Scénographie et conception de costumes

 Au cours des années 20 et des années 30, les costumes et les décors de théâtre des troupes canadiennes continuent de refléter les normes et les usages en vigueur à Londres et à New York.


Scénographie et conception de costumes

 Des documents historiques permettent d'avancer que, déjà à la fin du XVIIIe et au début du XIXe siècle, les troupes de théâtre amateurs et professionnelles canadiennes reconnaissent l'importance d'une conception soignée des décors et des costumes afin d'assurer le succès critique et commercial de leurs productions. Elles consacrent donc une grande part de leur budget à cet aspect de la création théâtrale. Comme il n'existe pas à cette époque de décorateurs professionnels, elles font appel à des peintres paysagistes et à des portraitistes. À la fin du XIXe siècle, les compagnies américaines et les troupes itinérantes britanniques dominent les arts de la scène au Canada, ce qui freine l'épanouissement d'une tradition proprement canadienne dans le domaine de la scénographie. Seule la troupe itinérante canadienne des Marks Brothers représente une exception. Établie à Christie Lake, en Ontario, elle se produit dès les années 1870 et jusqu'aux années 1920. Les Marks Brothers engagent régulièrement des paysagistes pour leurs tournées et, malgré les difficultés engendrées par le transport de l'équipement et des accessoires d'un bout à l'autre du pays, leurs spectacles présentent des décors et des costumes recherchés.

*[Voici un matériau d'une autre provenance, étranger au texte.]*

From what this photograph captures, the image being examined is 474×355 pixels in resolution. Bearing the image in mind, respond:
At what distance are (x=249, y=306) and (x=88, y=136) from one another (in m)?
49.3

 Au cours des années 20 et des années 30, les costumes et les décors de théâtre des troupes canadiennes continuent de refléter les normes et les usages en vigueur à Londres et à New York. L'influence américaine se transmet à l'occasion de visites à New York, de contacts avec les départements de théâtre des universités américaines et de tournées aux États-Unis. Les normes britanniques sont introduites par des artistes en visite ou établis au Canada. Le FESTIVAL NATIONAL D'ART DRAMATIQUE, concours réservé aux amateurs créé en 1932 et organisé chaque année de 1933 jusque dans les années 70, ne prévoit pas d'indemnités de déplacement pour les scénographes ou les créateurs de costumes, qu'aucun prix ne vient d'ailleurs récompenser. La création d'un prix en l'honneur de Martha Jamieson comblera cette lacune. Toutefois la plaque figurant sur le prix comporte le nom de la compagnie et non celui du scénographe ou du créateur de costumes.

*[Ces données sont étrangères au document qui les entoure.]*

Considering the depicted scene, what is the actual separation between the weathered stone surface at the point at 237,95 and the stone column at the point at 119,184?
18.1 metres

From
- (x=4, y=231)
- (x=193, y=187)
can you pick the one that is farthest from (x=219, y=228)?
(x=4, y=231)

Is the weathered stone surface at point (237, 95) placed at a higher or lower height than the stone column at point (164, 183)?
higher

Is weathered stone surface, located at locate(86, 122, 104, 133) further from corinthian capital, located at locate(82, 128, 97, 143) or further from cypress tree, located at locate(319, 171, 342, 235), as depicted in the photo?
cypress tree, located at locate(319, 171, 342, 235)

 Les compagnies amateurs bien établies copient les décors des productions originales ou demandent à des artistes locaux de les construire. Dans les années 20 et dans les années 30, des peintres connus, comme ceux du GROUPE DES SEPT, conçoivent des décors et des costumes pour le Hart House Theatre et l'Arts and Letters Club de Toronto. Des compagnies de location d'habits commencent à louer des costumes de scène. C'est ainsi que débute le costumier Mallabar, aujourd'hui d'envergure internationale. À l'époque, les costumes sont l'oeuvre de tailleurs et de créateurs anonymes et non d'artistes.

 La création de troupes professionnelles de théâtre, de ballet et d'opéra et le début de la diffusion d'émissions de télévision par Radio-Canada, dans les années 50, ouvrent des débouchés aux scénographes et aux concepteurs de costumes. Cependant les décorateurs, et surtout les techniciens, sont encore peu nombreux (voir RADIODIFFUSION ET TÉLÉDIFFUSION et PROGRAMMATION TÉLÉVISUELLE). Au début, beaucoup de décorateurs de Radio-Canada sont originaires d'Europe. Les artistes canadiens découvriront les possibilités offertes par la scénographie grâce au FESTIVAL DE STRATFORD et à Tanya Moiseiwitsch, scénographe et conceptrice des costumes pour les premières productions du festival.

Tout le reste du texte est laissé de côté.